------ Provided text
This item is archived. Information presented here may be out of date.

Changing VATitudes towards admin data methods

Natasha Bance

Having a master’s degree in economics and experience in the telematics industry, you can understand my excitement to put my knowledge to work on economic methods research when the Methodological Research Hub was established earlier in the year.

The Office for National Statistics (ONS) is committed to addressing the strategic recommendations made in the Independent review of UK Economic Statistics by Professor Sir Charles Bean. To help reach these recommendations, a team was formed within the hub to select methods for research and development, to enhance usage of administrative data in economics across ONS.

From our research and initial consultation across the Economic Statistics Group (ESG), a recurring priority was utilising HMRC Value Added Tax (VAT) data, a large and widely applicable dataset offering many opportunities as well as challenges.

As with any administrative source, VAT data are designed for operational purposes. However, the data can be useful for statistical work, as they capture turnover across time, alongside other variables similar to those captured in the Monthly Business Survey. These data have applications across several areas including National Accounts and Gross Domestic Product (GDP) estimates. With a much larger sample size than would be possible with surveys, VAT data enables more granular analysis of industry groupings.
------------
------ Rows
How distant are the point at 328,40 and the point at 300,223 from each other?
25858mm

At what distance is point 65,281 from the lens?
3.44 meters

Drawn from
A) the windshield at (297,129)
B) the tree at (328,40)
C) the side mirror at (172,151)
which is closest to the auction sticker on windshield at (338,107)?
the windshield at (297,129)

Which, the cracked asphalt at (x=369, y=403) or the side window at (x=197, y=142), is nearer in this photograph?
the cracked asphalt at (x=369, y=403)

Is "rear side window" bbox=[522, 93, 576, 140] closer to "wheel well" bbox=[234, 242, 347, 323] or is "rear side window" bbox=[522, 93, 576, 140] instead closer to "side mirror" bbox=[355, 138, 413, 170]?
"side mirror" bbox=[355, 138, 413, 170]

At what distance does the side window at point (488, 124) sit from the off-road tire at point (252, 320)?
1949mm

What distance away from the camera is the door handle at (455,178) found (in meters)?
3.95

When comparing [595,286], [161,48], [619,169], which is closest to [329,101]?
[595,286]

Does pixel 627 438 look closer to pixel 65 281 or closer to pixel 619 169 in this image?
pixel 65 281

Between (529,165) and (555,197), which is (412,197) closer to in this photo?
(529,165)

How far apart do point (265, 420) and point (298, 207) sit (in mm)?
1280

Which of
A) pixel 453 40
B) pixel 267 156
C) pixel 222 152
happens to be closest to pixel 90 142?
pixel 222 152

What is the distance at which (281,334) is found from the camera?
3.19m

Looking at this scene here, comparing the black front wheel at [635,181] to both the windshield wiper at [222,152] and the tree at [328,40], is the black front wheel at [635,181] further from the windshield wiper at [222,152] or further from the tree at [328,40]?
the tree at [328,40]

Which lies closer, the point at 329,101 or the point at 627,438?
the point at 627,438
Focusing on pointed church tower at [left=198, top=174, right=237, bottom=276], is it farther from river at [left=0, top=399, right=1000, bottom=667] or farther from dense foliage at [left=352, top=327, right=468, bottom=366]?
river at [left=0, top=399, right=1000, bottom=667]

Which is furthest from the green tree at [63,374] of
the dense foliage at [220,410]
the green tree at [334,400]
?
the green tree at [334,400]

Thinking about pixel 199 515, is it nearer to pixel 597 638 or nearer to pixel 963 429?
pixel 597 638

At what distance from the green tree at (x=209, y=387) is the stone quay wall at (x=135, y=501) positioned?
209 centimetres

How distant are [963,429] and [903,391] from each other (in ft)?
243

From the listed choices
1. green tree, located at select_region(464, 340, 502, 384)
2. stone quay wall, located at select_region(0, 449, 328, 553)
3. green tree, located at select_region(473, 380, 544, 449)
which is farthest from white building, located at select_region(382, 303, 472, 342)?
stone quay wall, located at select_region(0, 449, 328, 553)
------------
* **Things to do**
(a) Rewrite the post on admin data methods between "From our research" and "of industry groupings.", inclusive, changing "VAT" to "sales tax" each time it appears.
(b) Answer these questions from the post on admin data methods:
(i) Who carried out the Independent review of UK Economic Statistics?
(ii) Which survey captures variables similar to those found in VAT data?
(iii) In which industry did the writer have experience?
(c) Continue the post on admin data methods from its last sentence.

* **The replies**
(a)
From our research and initial consultation across the Economic Statistics Group (ESG), a recurring priority was utilising HMRC Value Added Tax (sales tax) data, a large and widely applicable dataset offering many opportunities as well as challenges.

As with any administrative source, sales tax data are designed for operational purposes. However, the data can be useful for statistical work, as they capture turnover across time, alongside other variables similar to those captured in the Monthly Business Survey. These data have applications across several areas including National Accounts and Gross Domestic Product (GDP) estimates. With a much larger sample size than would be possible with surveys, sales tax data enables more granular analysis of industry groupings.

(b)
(i) Professor Sir Charles Bean
(ii) The Monthly Business Survey
(iii) The telematics industry

(c)
As well as increased coverage of businesses, using the VAT data has numerous other benefits:
• potential to reduce response burden on smaller businesses
• increased frequency of statistics
• more granular financial outputs
• exploration of new opportunities for statistical outputs
• sub-national coverage, Regional GDP

ONS already makes great use of VAT data, with a pipeline in place to ingest regular data from HMRC, compiling a time series of turnovers for businesses. However, whilst there are already well-established methods for cleaning, preparing, and estimating using business survey data, the methods need to be adapted to be suitable for usage on VAT data.

Based on talks with data users across ESG, our economics research team are working with the VAT team to investigate methods for:
data cleaning and automatic editing rules – Identifying and adjusting systematic and reporting errors
improving timeliness of returns – Investigating the impact of delayed returns on accuracy and forecasting for delayed businesses to produce earlier outputs.
calendarisation – Finding a suitable method to adjust quarterly returns to create accurate monthly estimates whilst representing seasonal fluctuations in outputs.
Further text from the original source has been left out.